You’ll want to talk to the PyPy devs. They’re been dealing with this for a long time so might have suggestions. And any proposal to restructure CPython to make alternative implementations easier will be much more compelling if it multiple alternative implementations all agree that it would work for them.

I believe that right now they use a merge-based workflow: they have a special branch containing pristine snapshots of the CPython stdlib, and from time to time they import a new snapshot and then merge it forward into their main development branch. This means they can carry local changes to the stdlib.

It would also be interesting to look at those local changes and see how well they would work in your prepared scheme, e.g. are all the patches in the “core” layer?

steven.daprano · July 29, 2019, 12:33am

Hi all,

As a rustpython developer, I would like to be able to share parts of
the python standard library in an easy way. We are now in the process
of copying libraries from the cpython sourcecode base into our source
repository, but this has a clear downside in that the libraries will
get out of sync eventually.

Sharing the standard library across implementations implies that
anyone who has write permissions to any implementation has write
permissions for all implementations.

And that implies that everyone has write access to the shared part
of the std lib, since anyone can say “I’m developing the DodgyPython
implementation, I need shared write access.”

The assumption I’m making here is that you’re not proposing that we
become gatekeepers for who is, and isn’t, granted write access to other
implementations. I don’t think that it is either desirable or
practical to ask us to act as gatekeepers for write access across the
whole ecosystem of existing and future implementations.

[…]

The idea is to split the Lib folder into several seperate folders.
This way, the standard library folder can be shared easily.
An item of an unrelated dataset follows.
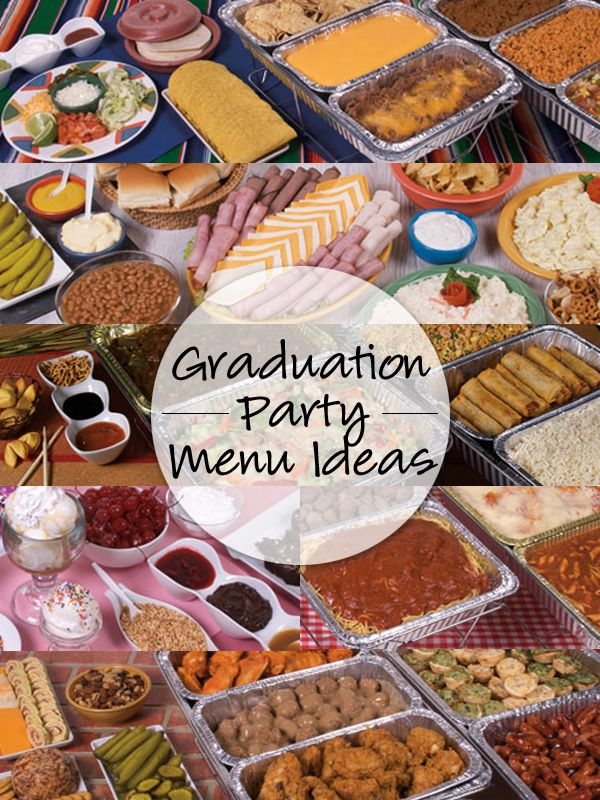 Attractive Graduation Party Dinner Ideas Part - 13: Find Amazing Menu Ideas From GFS Marketplace Online Now! Food For Graduation  PartiesGraduation ...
I’m sorry, it isn’t clear to me how splitting the Lib folder into
seperate folders makes it easier to share than a single folder. The
hard part is to share the first folder: once you’ve solved the
practical problems of solving one folder, adding extra folders
requires very little additional work.

The distinction between hybrid modules (Python/C, Python/Java etc) makes
obvious sense. E.g. since Python’s re implementation is in C, Java/Rust
etc implementations probably won’t use it.

But your top level split that divides the pure-Python std lib into
“Good”, “Bad” and “Ugly” seems pointless and unnecessarily insulting to
the authors of the “Bad” and “Ugly” modules.

h-vetinari · July 29, 2019, 11:30am

I don’t think that implication holds. Saving the developers of DodgyPython the work of reimplementing the python-only part of the stdlib does not mean they have to have write access.

pitrou · July 29, 2019, 2:56pm

Hi @windelbouwman,

So, for full disclosure, this topic has already been discussed in the past. The main issue holding it back has been the lack of a driving force to present a full-fledged proposal (would most certainly be a PEP, perhaps even multiple ones?) and then drive it through adoption - and of course also implement it

By the time PyPy needed something like this, it probably became easier for them to have their own patching logic (I don’t know if they have dedicated scripts - though I suspect they do?) rather than try to go through the PEP adoption process, with all the discussions such as complex proposal would entail.

As @njs said, you probably want to contact the PyPy devs and get their suggestions - they probably have ample experience on the topic

windelbouwman · July 29, 2019, 6:54pm

@steven.daprano thank you for your comments!

This implication is not true. The developers of DodgyPython can use the shared standard library, but do not require write access to it. They can copy paste the folder into their own sourcecode, or they could bundle it upon installer/package creation.

Your fully right about this. This will insult other people, therefore it is not a good categorization. I still think that some form of categorization of the standard library into subfolders makes sense. As is listed now in the documentation, modules are also grouped by usecase. For example internet protocol support modules, multimedia modules. The reason for me to group them into folders is to group the modules, and make them easy to navigate. Also, implementations might choose to include / exclude certain groups. This makes the selection of the standard library more granular and easily customizable.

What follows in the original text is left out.